Can gRPC completely replace REST?#

Not in most architectures. gRPC excels at internal service-to-service communication where performance, type safety, and streaming matter. REST remains superior for public APIs due to native browser support, human-readable payloads, HTTP caching, and broader tooling familiarity. The most common pattern is gRPC internally with REST or GraphQL at the edge, using an API gateway for protocol translation.

How do I debug gRPC calls if the payloads are binary?#

Tools like grpcurl (a curl equivalent for gRPC), Postman (which added gRPC support in 2023), and BloomRPC provide human-readable interaction with gRPC services. For production debugging, structured logging at the gateway layer that decodes Protobuf messages into JSON is the most effective approach. APISIX's logging plugins can capture gRPC request and response metadata for observability.
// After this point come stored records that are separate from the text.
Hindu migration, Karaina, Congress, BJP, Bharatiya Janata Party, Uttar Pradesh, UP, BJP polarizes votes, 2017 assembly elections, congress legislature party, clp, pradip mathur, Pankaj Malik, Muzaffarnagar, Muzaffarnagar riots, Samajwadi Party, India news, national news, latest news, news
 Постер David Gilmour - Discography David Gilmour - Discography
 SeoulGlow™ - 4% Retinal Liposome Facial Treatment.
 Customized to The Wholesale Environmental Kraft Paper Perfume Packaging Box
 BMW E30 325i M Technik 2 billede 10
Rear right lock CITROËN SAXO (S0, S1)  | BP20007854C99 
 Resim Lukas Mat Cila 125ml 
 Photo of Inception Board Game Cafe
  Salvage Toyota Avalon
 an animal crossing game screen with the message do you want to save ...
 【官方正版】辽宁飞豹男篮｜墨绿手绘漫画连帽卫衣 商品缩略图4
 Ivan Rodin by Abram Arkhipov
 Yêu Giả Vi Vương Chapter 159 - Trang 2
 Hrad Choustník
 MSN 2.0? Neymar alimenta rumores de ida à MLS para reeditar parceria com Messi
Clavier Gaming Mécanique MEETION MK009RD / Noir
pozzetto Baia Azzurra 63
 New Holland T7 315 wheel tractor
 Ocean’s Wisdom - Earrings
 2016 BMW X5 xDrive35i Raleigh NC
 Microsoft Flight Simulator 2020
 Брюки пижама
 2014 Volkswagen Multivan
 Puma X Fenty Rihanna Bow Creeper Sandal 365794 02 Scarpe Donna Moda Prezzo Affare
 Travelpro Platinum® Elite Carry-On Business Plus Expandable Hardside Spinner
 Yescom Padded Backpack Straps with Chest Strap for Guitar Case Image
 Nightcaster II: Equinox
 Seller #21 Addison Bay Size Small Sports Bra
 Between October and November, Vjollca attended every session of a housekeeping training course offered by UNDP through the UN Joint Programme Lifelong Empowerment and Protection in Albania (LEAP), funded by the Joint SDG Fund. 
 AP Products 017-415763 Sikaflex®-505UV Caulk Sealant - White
What is the performance difference between gRPC and REST in practice?#

In controlled benchmarks, gRPC typically delivers significantly higher throughput and lower latency than REST/JSON for equivalent workloads. The gains come from binary serialization (smaller payloads, faster encoding), HTTP/2 multiplexing (fewer connections, no head-of-line blocking), and code-generated clients (no reflection or manual parsing). The exact improvement depends on payload size, call frequency, and network conditions. Organizations migrating from REST to gRPC commonly report meaningful reductions in inter-service latency in production.

Does gRPC work with WebAssembly or edge computing?#

Yes. Protobuf serialization libraries exist for languages targeting WebAssembly, and gRPC-Web enables browser-based Wasm applications to call gRPC backends. For edge computing, gRPC's compact payloads and efficient serialization are advantageous on bandwidth-constrained links. Several CDN providers, including Cloudflare and Fastly, now support gRPC proxying at the edge as of 2025.